# Angelausrüstung für Mallorca



## HECKE (25. August 2008)

Petri Heil erstmal...

ich bin neu hier im Forum und bin über Google auf Euch aufmerksam geworden...

...besonders dieser Beitrag fand ich in anbetracht der Tatsache, das es nächste Woche nach Mallorca geht interessant: http://http://www.anglerboard.de/board/showthread.php?t=58908

Ich konnte auch schon einige Tips herauslesen...aber leider fand ich keine Empfehlungen, was das Angelgerät angeht...
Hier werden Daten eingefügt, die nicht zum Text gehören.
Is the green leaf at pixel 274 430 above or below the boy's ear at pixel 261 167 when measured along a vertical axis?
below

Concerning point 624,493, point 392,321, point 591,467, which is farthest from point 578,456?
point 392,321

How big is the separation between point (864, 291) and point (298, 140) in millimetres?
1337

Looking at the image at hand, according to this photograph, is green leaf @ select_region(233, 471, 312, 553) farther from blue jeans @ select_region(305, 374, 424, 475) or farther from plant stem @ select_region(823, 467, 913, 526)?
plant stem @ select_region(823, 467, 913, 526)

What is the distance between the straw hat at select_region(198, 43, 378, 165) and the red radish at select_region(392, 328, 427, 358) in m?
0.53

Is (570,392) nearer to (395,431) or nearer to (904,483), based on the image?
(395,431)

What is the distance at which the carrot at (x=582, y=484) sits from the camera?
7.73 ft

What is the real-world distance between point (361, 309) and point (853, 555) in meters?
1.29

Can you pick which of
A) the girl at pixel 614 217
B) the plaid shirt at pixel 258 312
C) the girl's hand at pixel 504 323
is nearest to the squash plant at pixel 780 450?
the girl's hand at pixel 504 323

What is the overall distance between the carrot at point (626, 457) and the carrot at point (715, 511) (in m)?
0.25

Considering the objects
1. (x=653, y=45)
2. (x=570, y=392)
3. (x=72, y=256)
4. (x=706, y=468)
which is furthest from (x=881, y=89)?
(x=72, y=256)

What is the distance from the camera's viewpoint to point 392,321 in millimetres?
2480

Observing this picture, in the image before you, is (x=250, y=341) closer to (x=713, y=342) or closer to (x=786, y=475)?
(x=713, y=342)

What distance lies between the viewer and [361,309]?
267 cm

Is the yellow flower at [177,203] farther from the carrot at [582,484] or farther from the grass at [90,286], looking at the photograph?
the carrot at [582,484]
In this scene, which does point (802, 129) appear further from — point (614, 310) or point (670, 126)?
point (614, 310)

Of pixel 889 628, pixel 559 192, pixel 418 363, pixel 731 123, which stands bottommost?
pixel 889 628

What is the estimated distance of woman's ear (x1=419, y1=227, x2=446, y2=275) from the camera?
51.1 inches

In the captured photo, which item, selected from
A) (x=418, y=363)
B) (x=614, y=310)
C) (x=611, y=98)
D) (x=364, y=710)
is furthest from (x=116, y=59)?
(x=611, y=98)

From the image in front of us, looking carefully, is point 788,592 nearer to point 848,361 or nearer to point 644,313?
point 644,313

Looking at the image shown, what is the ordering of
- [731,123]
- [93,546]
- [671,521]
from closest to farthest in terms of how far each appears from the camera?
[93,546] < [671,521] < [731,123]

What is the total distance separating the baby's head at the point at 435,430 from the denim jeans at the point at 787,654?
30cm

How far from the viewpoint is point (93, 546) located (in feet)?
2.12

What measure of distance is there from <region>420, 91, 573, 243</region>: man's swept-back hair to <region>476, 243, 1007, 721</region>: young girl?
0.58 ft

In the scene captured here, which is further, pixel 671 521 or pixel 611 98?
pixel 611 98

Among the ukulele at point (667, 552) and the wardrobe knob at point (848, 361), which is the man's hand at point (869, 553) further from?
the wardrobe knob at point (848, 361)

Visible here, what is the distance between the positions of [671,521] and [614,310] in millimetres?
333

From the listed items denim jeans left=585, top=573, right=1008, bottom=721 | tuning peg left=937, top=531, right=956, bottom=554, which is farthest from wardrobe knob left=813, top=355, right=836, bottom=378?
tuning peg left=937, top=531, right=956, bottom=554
ich selbst fliege nach Alcudia...direkt neben einem Yachthafen befindet sich das Hotel...

Ich wollte mit einer 70gr. Telespinnrute mit ner 270er Länge anreisen...oder würdet Ihr eher eine 360er Tele mit 70gr. WG empfehlen?

Ist eine 70er Rute für Mallorca überhaupt ausreichend oder sollte man auf etwas kräftigeres zurückgreifen?

Spultentechnisch wollte ich eine kleinere Karpfenfreilaufrolle mit 200m 32er montieren...

Bin über jeden Tip dankbar, da ich das erste mal im Meer angle.

Viele Grüße

HECKE#6


----------



## Ronny Kohlmann (28. August 2008)

*AW: Angelausrüstung für Mallorca*

Beim Spinnfischen auf Malle war ich nie erfolgreich und kann daher keine Tipps geben.

Eine Fanggarantie gebe ich dir wenn du mit leichtem Stippgeschirr und Brot oder Maden angelst. Da beissen besonders in Häfen allerlei Brassenarten und Meeräschen.


----------



## didi0405 (28. August 2008)

*AW: Angelausrüstung für Mallorca*

@ hecke|wavey:

auf malle feiert man :#2:bis zum umfallen :v
aber doch nicht angeln |kopfkrat
na ja  vielleicht paar mädels oder so #6 die kann man da an land ziehen wenn du den richtigen köder und rute dabei hast|muahah:

mfg didi

ps schreib was du gefangen hast


----------



## HECKE (29. August 2008)

*AW: Angelausrüstung für Mallorca*

#asodele...am Sonntag gehts los :vik:

@ didi: klar, die meisten verbinden malle mit saufen und flirten#g:l

ich freu mich, das ich das erste mal seit 21 jahren wegfliege#6

und dieser urlaub soll auch etwas erholung und kultur beinhalten:q...party hab ich wirklich fast jedes wochenende hier bei uns und mit dem stammtisch...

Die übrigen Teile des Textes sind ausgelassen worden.